◆ DATA SHOWN:
▼
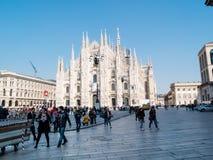 MILAN-ITALY-03 12 2014, Piazza Del Duomo an einem sonnigen Wintertag w Stockbild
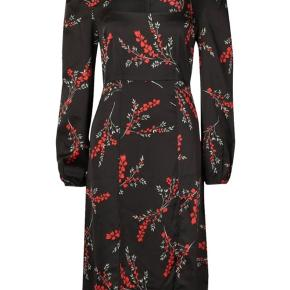 Fin kjole med blomster, slids ved benet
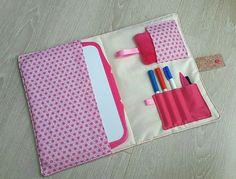 Je vous propose une ravissante pochette à ardoise très girly.   En tissu origami rose cette pochette ravira les petites filles. L'intérieur est en tissu coton beige.  Elle se fe - 18679561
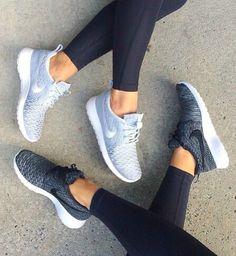 oooo i like the dark gray ones lotsss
▲
◆ TRY IT: Please return the lines from the line with "Fin kjole med blomster, slids ved benet" through the last line of the data, both included, exactly, and without pictures.

◆ SOLUTION BELOW:
 Fin kjole med blomster, slids ved benet
 Je vous propose une ravissante pochette à ardoise très girly.   En tissu origami rose cette pochette ravira les petites filles. L'intérieur est en tissu coton beige.  Elle se fe - 18679561
 oooo i like the dark gray ones lotsss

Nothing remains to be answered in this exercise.